Nearly 700,000 men and women were sent to the Middle East as a part of Operation Desert Storm.
Many were afflicted with various maladies after they returned home. Doctors are still at a loss to explain the sicknesses, which range from rashes and headaches to chronic fatigue and immune system problems.
Sick soldiers, their families and veterans advocates have suspected that exposure to chemical weapons, oil field fires or depleted uranium caused the mysterious illnesses. Medications and vaccines that were supposed to protect them could also be the cause, they said.
Many are people like retired Air Force Staff Sgt. Richard Wadzinski Jr.
Wadzinski’s military records show he was vaccinated before his deployment against a host of diseases and infectious agents, including anthrax and botulism. He also took many pills the military provided as protection against nerve gas.
By the time he got home, however, Wadzinski had recurring rashes on his arms, chest and legs. Later, the headaches began, followed by chronic fatigue, and joint and muscle aches.
Some doctors told him his problems were in his head, he said.
He took early retirement in 1994 after 18 years of service. He took a job as an emergency services worker. Then, in December 1997, he learned his liver was failing. A transplant saved his life, but he says he lives in constant pain.
He has advice for the next wave of troops that could be headed to Iraq: “Have a good gas mask that’s in good working order, and know how to use it. And every time something happens, put it on. There is no such thing as a false alarm.”
The federal government has spent $213 million on 224 projects investigating the cause of the illnesses. In October, the Department of Veterans Affairs announced it will spend $20 million for research in fiscal 2004.
For people like Sarah Overdorff, it’s too late. Overdorff’s son, John O’Brien, died in 1998 at the age of 31. O’Brien was in the Navy reserves and spent six months in the Middle East in 1990 and 1991. But he began having health problems almost as soon as he returned home to Mars Hill. His hands and legs would go numb, she said. He also had psychological and memory problems. He died of a bacterial infection, something Overdorff said showed that her son’s immune system was compromised.
Overdorff said she and O’Brien’s widow are still fighting for compensation. Another war with Iraq should be a cause for concern, Overdorff said.
“We all agreed that if they have to do it, OK,” she said. “But as far as we’re concerned, they’re nowhere near ready because the gear is not ready and the training isn’t ready. If they had done their homework and had followed up on it, they would be ready.”
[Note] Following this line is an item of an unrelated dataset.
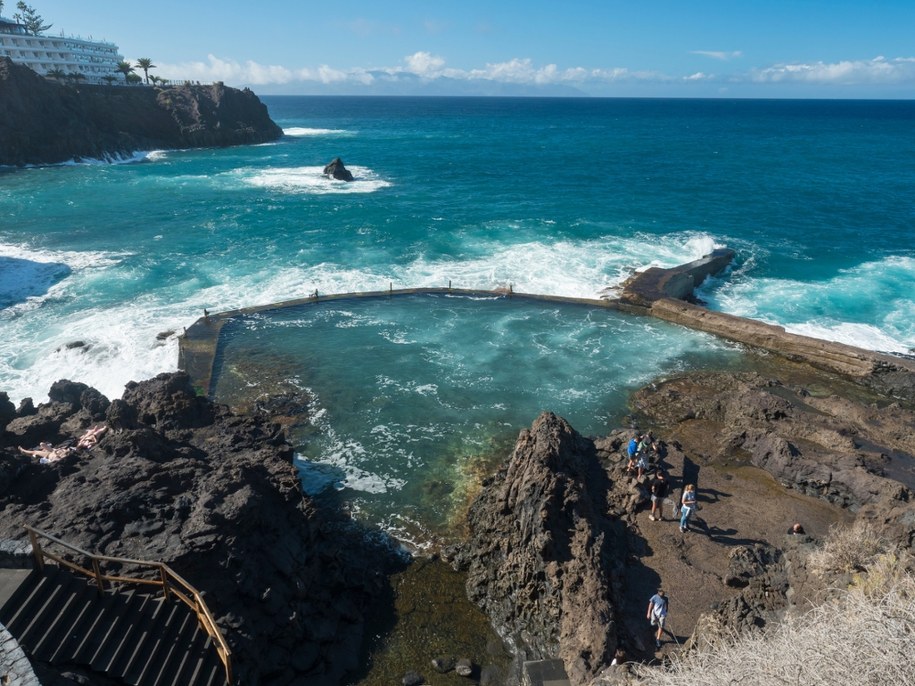 Charco de Isla Cangrejo /Shutterstock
According to the Department of Veterans Affairs, 11,783 claims for undiagnosed illnesses have been filed by Gulf War veterans since the war, but only 3,129 claims – about 26 percent – have been approved.
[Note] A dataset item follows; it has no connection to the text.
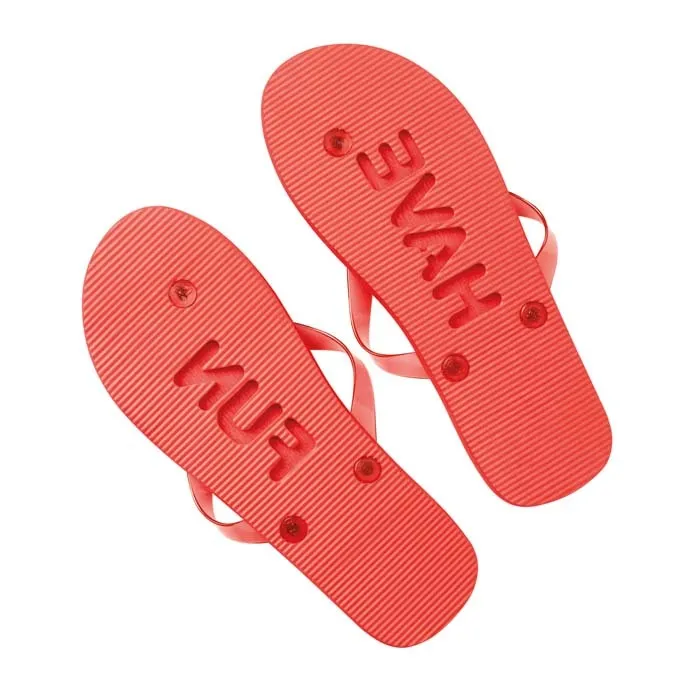 3BPRO MU5002 infradito personalizzate doppia suola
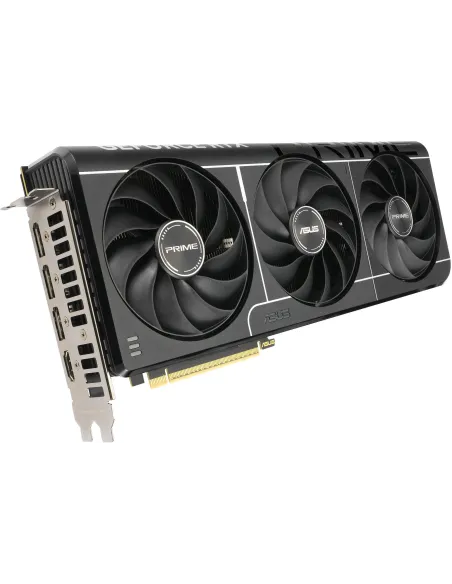 Asus GeForce RTX 5080 PRIME OC 16GB GDDR7 Reflex 2 RTX AI DLSS4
Soldiers are taxed with the job of proving their illnesses are connected to their service in the Middle East. Robinson advises soldiers who might go off to another war to keep detailed medical records and to pay attention to their surroundings at all times, something he said isn’t easy.
“The problem is they put the burden of the proof on the soldiers,” he said. “A soldier can’t be a journalist and an epidemiologist while he’s fighting a war and shooting bullets downrange.”
David Autry, a spokesman for Disabled Veterans of America, said the Department of Defense needs to recognize the sick veterans. He said another wave of sickness from another war could tax a military health-care system that’s already strained.
“Historically, it seems to be a recurring problem that troops are exposed to something and then don’t find out about it until years later,” he said. “We hope things are different now. We hope the Department of Defense has learned that lesson.”